Whereas Lee and his creative partners at Marvel once held sway at the bleeding edge of the counterculture revolution in a manner not unlike the works of Melville, Godard, Truffaut, Cocteau and others of the French New Wave, the evolution of the Marvel Cinematic Universe today, wholly owned by Walt Disney Studios, seems to have succumbed to what Kael called “The Numbers”. In terms of box office alone, Marvel Cinematic Universe has pulled in $10.7 billion in a decade, compared to the $35 billion STAR WARS franchise that now spans 40 years. One can feel the pressure… none of which is heaped upon Lee who casually dismisses the Cinematic Universe as a responsibility/property from which he is far removed.
Fandom in the twenty-first century has moved beyond examining the struggles of the white, Jewish immigrant in Protestant America. As Washington Post contributor Michael Cavna noted in 2015, social media has shifted the dynamics of fandom to a point of gender parity, partly because nerd culture is pop culture. Whatever the reason or catalyst, here we are and yet I find myself loathing the fifteen minutes or so of CLERKS star Brian O’Halloran’s misogynistic jokes at Stan Lee’s Birthday Roast. Did he look out into the crowd to see the diverse audience to whom he’s playing?

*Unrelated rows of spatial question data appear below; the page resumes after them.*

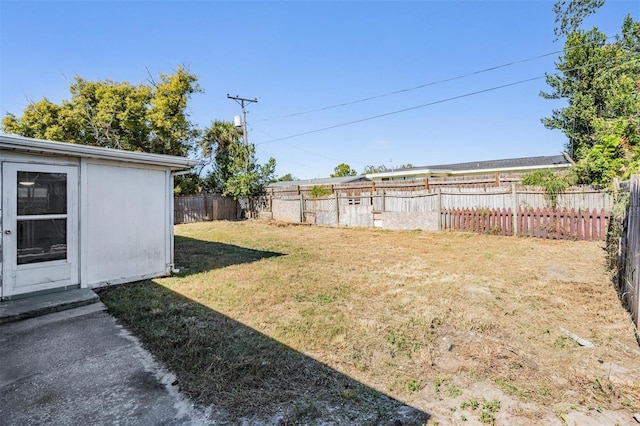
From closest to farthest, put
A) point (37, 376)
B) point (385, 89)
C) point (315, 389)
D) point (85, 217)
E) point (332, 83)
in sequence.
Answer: point (315, 389) → point (37, 376) → point (85, 217) → point (385, 89) → point (332, 83)

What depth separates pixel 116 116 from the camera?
18922 millimetres

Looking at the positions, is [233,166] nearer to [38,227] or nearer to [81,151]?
[81,151]

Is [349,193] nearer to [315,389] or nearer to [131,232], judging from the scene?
[131,232]

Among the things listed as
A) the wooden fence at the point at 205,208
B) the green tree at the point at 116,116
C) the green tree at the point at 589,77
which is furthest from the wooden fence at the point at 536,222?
the green tree at the point at 116,116

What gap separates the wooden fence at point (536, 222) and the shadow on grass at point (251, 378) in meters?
9.21

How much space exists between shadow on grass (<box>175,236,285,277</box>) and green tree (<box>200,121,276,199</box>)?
901 centimetres

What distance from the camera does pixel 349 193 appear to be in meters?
14.5

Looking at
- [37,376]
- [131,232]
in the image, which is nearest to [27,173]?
[131,232]

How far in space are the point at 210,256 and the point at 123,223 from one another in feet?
9.03

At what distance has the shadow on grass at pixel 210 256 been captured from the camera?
6551mm

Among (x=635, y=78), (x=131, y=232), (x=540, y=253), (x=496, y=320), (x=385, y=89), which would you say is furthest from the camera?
(x=385, y=89)

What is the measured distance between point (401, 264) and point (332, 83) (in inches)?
584

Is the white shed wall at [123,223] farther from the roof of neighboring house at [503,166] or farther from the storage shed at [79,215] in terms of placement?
the roof of neighboring house at [503,166]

Full disclosure: I’m the kind of nerd who had the Star Fleet Technical Manual schematics of every starship designed for the original series. However, I never understood the individuals who failed to see the forest through the trees. Gene Roddenberry’s STAR TREK was always about the human story. Science fiction and comics, especially Marvel comics, were always a vehicle for getting social commentary past media and government censors in times of social oppression.
The ongoing backslide of social discourse has led us to this moment: A narcissistic egomaniac whose own biographer deems a sociopath is now our President Elect. He wants to roll back every bit of progress women and minorities have made. Not so much out of any long-term vision for this country as bullet points to boast to his already-captive audience of intellectually bankrupt devotees. As I chatted casually with STAR TREK screenwriter David Gerrold, I wondered, what role will conventions play in the twilight of the Republic and the dawn of new fascism?
When asked what his greatest wish at 94 was, Stan Lee replied, “To have a 95th!” That’s something to fight for. So is inclusiveness. So are the values that elevated Marvel to prominence. The arts and entertainment have always been vessels of social commentary, and to abrogate that responsibility is to resign ourselves to the belief that we, as humans, as fans of fiction, cannot live up to the ideals of our heroes… be they Captain America or Errol Flynn.